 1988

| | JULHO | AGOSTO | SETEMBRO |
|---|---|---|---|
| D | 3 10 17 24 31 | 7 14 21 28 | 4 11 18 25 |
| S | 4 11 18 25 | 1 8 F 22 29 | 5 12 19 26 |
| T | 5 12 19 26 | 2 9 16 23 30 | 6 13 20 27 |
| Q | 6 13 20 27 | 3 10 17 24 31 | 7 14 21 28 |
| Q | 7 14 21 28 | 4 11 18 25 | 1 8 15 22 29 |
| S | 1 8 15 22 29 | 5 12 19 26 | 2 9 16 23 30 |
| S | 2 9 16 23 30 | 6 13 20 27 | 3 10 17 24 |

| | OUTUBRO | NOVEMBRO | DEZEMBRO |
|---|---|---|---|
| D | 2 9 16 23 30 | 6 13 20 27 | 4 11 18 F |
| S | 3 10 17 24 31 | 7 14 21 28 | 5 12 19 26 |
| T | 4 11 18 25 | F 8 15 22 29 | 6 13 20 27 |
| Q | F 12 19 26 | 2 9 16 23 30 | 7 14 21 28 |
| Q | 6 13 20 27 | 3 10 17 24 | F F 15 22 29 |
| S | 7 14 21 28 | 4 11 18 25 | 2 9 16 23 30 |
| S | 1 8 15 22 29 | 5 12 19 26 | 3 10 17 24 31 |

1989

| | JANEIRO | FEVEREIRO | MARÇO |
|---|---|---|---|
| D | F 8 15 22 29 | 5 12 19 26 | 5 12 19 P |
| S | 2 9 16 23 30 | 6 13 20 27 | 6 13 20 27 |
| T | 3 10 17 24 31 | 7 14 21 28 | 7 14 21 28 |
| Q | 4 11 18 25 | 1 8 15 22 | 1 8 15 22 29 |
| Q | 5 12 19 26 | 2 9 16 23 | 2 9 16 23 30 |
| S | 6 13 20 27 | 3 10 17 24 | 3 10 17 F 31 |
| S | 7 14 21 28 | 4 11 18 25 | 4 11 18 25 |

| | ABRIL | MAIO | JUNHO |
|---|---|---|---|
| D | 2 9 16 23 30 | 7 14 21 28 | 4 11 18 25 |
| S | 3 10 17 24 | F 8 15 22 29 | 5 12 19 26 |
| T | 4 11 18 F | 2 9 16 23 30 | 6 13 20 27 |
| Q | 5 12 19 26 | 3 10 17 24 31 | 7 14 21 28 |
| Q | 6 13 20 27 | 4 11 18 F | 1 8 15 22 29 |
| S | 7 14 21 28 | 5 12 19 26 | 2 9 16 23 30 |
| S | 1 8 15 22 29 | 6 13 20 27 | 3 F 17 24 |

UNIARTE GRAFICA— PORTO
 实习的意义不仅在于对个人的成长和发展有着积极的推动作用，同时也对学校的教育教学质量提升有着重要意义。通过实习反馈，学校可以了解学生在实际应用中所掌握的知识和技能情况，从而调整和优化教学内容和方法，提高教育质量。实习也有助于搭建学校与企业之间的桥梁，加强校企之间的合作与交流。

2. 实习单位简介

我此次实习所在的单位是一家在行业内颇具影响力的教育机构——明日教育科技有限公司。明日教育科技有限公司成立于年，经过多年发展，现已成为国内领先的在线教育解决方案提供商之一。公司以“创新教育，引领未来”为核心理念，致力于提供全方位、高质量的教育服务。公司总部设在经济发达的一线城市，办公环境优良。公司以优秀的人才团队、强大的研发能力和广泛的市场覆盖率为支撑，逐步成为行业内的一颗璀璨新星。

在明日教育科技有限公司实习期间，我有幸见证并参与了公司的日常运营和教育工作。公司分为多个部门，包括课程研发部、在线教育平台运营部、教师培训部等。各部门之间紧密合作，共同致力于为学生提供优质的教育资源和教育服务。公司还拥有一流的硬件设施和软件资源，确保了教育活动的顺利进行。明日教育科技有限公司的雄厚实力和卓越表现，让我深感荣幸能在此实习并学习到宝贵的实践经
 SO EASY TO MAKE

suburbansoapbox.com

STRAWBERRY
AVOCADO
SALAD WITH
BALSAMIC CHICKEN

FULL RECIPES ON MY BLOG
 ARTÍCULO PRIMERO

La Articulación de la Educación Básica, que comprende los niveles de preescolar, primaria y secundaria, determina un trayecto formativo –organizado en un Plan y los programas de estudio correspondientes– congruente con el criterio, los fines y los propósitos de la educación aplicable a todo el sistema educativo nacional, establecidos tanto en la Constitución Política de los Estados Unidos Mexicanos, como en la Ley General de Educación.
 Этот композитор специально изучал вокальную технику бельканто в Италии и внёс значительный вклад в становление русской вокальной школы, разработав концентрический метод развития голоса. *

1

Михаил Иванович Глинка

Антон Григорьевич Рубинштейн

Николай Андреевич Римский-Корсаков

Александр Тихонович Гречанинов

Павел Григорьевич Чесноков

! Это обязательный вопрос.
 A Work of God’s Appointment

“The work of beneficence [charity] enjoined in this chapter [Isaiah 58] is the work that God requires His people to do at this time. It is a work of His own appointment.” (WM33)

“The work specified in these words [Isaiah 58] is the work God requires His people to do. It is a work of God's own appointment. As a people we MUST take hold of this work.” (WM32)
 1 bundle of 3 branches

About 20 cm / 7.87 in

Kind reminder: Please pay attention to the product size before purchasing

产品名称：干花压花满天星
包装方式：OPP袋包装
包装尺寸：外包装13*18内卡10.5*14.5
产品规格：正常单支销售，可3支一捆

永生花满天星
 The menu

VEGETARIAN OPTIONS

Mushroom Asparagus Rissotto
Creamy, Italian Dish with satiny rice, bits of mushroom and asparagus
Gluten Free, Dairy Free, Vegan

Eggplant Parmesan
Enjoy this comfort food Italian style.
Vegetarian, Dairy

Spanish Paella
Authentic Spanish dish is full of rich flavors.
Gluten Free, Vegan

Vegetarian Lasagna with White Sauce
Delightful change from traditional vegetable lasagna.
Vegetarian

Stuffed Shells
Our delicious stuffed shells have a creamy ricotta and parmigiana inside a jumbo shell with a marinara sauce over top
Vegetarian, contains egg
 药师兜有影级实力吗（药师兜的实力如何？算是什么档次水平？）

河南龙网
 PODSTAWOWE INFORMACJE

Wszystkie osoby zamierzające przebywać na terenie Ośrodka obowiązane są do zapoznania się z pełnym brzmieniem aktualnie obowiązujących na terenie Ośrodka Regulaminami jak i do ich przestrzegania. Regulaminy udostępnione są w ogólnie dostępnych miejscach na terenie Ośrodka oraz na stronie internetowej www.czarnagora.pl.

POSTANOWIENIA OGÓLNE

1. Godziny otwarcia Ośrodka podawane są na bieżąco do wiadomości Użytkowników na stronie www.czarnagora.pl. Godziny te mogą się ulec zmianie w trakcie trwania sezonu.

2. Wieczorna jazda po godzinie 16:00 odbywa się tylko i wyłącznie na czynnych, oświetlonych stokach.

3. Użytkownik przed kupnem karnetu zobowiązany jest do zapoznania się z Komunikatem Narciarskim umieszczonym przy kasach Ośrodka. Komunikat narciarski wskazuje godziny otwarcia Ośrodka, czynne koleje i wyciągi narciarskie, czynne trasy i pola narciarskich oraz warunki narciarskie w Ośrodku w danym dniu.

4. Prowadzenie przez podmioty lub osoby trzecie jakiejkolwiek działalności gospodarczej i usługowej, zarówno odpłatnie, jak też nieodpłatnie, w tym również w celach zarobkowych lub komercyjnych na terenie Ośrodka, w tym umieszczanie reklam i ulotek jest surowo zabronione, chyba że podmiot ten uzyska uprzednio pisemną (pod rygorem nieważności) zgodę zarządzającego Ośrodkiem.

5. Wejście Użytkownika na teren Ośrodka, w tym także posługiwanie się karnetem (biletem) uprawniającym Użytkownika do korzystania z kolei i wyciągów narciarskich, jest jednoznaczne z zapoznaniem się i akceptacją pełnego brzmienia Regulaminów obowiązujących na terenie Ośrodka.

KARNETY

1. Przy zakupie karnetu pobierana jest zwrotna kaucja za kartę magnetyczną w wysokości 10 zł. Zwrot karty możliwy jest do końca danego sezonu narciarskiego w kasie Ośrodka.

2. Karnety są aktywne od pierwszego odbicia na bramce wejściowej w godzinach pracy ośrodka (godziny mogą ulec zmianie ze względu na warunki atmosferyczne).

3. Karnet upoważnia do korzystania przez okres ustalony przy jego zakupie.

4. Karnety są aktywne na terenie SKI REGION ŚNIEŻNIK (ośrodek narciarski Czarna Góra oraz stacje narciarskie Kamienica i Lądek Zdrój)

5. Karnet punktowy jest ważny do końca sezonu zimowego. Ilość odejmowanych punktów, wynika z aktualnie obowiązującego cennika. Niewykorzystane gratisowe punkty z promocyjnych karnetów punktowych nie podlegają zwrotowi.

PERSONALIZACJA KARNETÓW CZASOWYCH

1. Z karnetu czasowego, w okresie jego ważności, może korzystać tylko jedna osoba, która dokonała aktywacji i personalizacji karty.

==*==

▶ _ASSIGNMENT_
Scan the listing above and copy all lines containing the word "sezonu".

▶ _RESULT BELOW_
1. Godziny otwarcia Ośrodka podawane są na bieżąco do wiadomości Użytkowników na stronie www.czarnagora.pl. Godziny te mogą się ulec zmianie w trakcie trwania sezonu.
1. Przy zakupie karnetu pobierana jest zwrotna kaucja za kartę magnetyczną w wysokości 10 zł. Zwrot karty możliwy jest do końca danego sezonu narciarskiego w kasie Ośrodka.
5. Karnet punktowy jest ważny do końca sezonu zimowego. Ilość odejmowanych punktów, wynika z aktualnie obowiązującego cennika. Niewykorzystane gratisowe punkty z promocyjnych karnetów punktowych nie podlegają zwrotowi.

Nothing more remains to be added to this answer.